***** STORED DATA *****

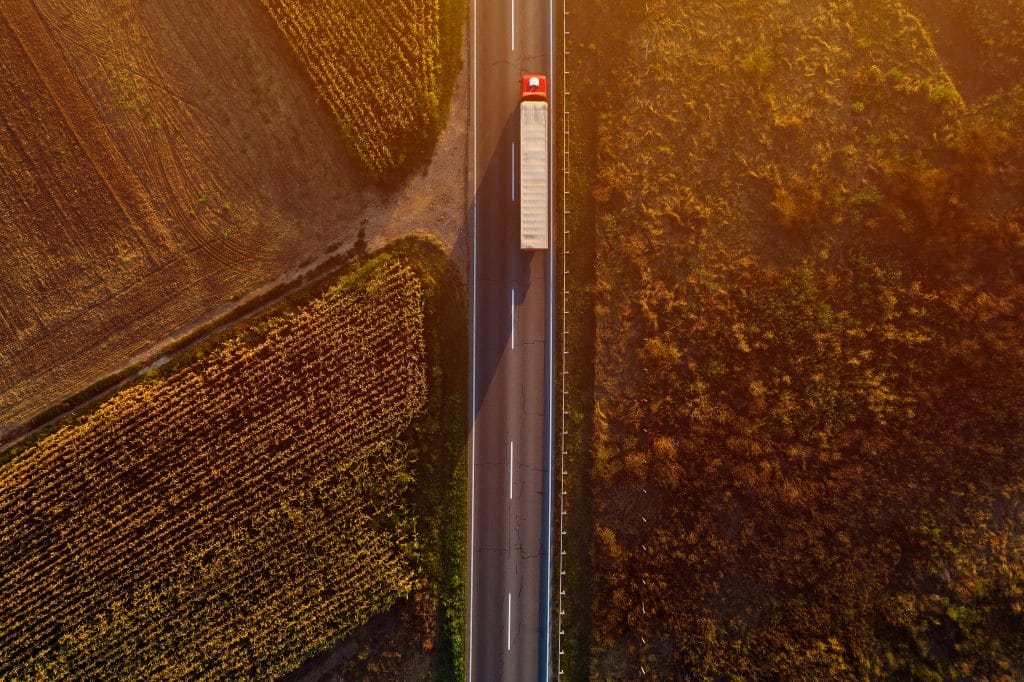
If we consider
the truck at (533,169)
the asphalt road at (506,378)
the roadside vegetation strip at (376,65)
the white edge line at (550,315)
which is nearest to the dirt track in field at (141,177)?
the roadside vegetation strip at (376,65)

*****

- **GIVEN PROBLEM**
Please rename "asphalt road" to "paved road" throughout the items and leave everything else unchanged. Leave the pictures out of your answer.

- **THE REPLY**
If we consider
the truck at (533,169)
the paved road at (506,378)
the roadside vegetation strip at (376,65)
the white edge line at (550,315)
which is nearest to the dirt track in field at (141,177)?
the roadside vegetation strip at (376,65)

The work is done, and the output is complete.